Doutores da Alegria: Impacto social na formação de palhaços para jovens

Você provavelmente já ouviu falar ou conhece a Doutores da Alegria, organização da sociedade civil sem fins lucrativos que introduziu a arte do palhaço no universo da saúde e, há mais de 26 anos, segue intervindo junto a crianças, adolescentes e outros públicos em situação de vulnerabilidade e risco social em hospitais públicos. O que você talvez não conheça é o Programa de Formação de Palhaços para Jovens (PFPJ). Criado há 14 anos, o programa oferece formação artística profissionalizante gratuita para jovens de 17 a 23 anos em situação de vulnerabilidade e risco social, com foco na autonomia de criação e inserção no mercado de trabalho artístico. Certificado como Tecnologia Social pela Fundação Banco do Brasil, o programa já formou mais de 200 jovens, em sua maioria da Capital e da Grande São Paulo.

Em uma pesquisa divulgada na última quarta-feira (19), realizada em parceria com o Instituto para Desenvolvimento do Investimento Social (IDIS), a organização Doutores da Alegria usou a metodologia SROI (Social Return On Investment) para avaliar o impacto do PFPJ sobre os alunos.

De acordo com o estudo, o programa do Doutores da Alegria aumentou aproximadamente 140% da renda individual dos alunos que concluíram o programa. A média, que era de R$ 868 antes do ingresso no PFPJ, atingiu R$ 2 mil após os dois anos e meio de formação. A parcela de contribuição para a renda familiar total seguiu a mesma tendência: em média, ampliou-se em 145%. Antes, a renda dos contemplados pelo programa equivalia a cerca de 14,9% do orçamento de suas casas; hoje, atinge quase 37%. Em números absolutos, a análise apontou que a cada R$ 1 investido no programa, cerca de R$ 2,61 são gerados em benefícios sociais.

“Trata-se de uma nova geração de jovens artistas que, eu diria, inventa outra maneira de existir.

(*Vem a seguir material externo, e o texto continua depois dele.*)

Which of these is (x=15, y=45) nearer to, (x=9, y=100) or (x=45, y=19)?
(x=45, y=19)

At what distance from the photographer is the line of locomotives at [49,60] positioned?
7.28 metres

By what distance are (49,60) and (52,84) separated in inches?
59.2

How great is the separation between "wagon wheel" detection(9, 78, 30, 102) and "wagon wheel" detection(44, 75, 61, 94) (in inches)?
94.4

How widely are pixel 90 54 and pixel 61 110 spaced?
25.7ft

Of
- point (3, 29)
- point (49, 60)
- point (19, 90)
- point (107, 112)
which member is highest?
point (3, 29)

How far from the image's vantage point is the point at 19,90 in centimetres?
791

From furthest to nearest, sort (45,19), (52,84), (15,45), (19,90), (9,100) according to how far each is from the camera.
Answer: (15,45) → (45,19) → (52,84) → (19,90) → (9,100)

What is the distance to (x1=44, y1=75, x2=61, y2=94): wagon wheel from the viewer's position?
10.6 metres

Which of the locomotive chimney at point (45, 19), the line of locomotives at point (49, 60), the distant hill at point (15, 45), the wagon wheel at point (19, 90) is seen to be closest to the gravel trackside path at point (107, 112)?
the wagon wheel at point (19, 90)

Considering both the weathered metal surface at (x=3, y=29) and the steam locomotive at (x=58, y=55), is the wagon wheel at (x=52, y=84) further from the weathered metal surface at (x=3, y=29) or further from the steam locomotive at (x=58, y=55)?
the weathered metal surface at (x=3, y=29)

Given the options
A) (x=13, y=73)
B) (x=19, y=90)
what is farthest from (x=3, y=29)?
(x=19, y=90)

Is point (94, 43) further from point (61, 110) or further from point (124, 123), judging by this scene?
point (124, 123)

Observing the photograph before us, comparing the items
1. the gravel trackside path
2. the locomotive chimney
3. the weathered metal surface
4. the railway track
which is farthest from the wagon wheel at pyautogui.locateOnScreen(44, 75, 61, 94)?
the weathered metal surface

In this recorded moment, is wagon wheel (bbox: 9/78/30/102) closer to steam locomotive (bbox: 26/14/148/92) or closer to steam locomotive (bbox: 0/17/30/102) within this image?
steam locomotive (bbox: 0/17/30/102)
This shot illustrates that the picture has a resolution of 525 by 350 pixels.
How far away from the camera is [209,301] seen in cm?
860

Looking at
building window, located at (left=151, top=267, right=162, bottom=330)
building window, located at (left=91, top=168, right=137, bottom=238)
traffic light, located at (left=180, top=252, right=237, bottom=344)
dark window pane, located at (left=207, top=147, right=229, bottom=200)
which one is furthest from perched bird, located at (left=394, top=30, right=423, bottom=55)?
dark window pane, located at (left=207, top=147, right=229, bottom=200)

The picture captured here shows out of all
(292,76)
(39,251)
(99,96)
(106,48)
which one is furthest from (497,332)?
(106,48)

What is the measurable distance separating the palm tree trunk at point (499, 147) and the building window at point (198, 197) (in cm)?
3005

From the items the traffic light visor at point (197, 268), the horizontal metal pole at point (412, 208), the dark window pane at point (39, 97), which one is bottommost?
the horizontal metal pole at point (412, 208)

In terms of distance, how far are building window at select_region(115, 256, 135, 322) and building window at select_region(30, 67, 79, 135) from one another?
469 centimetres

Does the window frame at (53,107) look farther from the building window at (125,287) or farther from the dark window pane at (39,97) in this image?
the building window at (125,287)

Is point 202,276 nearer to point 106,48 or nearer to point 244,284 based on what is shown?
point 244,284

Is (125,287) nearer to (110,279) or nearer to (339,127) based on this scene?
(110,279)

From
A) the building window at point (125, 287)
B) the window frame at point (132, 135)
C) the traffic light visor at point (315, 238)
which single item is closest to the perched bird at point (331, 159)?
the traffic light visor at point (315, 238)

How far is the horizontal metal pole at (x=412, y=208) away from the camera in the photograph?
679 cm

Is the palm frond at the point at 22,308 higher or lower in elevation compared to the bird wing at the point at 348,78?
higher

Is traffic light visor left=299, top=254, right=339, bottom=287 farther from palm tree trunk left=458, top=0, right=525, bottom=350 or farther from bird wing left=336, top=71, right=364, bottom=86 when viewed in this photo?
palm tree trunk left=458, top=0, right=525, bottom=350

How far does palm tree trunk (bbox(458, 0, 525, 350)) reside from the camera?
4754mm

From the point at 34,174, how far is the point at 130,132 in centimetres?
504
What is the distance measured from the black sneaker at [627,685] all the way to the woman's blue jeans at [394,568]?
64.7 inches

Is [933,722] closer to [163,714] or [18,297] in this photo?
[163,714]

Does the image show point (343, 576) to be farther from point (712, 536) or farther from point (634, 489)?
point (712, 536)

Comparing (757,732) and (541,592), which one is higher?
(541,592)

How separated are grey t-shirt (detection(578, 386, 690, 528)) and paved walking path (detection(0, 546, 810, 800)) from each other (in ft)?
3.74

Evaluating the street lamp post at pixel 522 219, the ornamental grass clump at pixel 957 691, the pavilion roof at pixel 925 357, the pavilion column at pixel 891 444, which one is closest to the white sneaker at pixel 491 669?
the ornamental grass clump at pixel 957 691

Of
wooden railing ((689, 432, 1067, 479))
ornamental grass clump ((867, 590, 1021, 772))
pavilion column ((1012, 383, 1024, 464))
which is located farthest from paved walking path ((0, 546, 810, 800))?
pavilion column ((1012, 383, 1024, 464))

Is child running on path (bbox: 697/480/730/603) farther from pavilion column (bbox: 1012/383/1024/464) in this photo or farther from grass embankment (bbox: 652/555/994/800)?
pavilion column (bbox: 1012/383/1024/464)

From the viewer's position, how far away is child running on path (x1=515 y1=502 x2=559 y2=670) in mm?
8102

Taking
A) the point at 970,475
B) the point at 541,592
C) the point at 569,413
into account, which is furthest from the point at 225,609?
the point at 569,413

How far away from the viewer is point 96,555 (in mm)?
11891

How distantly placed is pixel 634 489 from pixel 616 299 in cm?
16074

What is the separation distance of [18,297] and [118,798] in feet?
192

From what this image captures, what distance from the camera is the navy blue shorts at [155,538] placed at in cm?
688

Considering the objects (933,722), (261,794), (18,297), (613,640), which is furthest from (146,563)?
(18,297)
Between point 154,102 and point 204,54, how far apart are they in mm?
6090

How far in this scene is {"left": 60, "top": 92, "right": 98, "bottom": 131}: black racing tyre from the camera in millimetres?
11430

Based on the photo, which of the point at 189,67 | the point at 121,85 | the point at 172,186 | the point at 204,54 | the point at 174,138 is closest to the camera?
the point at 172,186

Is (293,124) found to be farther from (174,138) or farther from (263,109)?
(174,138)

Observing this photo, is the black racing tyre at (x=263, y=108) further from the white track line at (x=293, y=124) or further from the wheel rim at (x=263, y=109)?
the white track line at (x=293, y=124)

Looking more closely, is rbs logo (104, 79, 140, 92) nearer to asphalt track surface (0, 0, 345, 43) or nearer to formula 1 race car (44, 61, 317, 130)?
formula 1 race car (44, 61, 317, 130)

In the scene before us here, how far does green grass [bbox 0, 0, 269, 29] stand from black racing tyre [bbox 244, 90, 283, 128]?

Eles trazem em sua história as marcas de uma vivência na exclusão social e política, mas talvez este lugar ofereça possibilidades para que criem algo novo para si e para os outros. É nesta busca que escolhem e chancelam seu caminho profissional”, afirma Heraldo Firmino, coordenador artístico do PFPJ.

Segundo o estudo, o impacto vai além do financeiro. Entre os familiares, por exemplo, a percepção é que a formação trouxe aos alunos uma importante contribuição em termos de responsabilidade e organização, aceitação da própria identidade e personalidade. Já entre os participantes, 95% dos entrevistados relataram o impacto do programa em sua formação artística, com ampliação de repertório cultural; 87% detectaram o desenvolvimento da própria sensibilidade, criatividade, autonomia e consciência acerca do próprio potencial; e 85% acreditam ter evoluído em termos de visão crítica sobre a sociedade e o papel social do artista e do palhaço.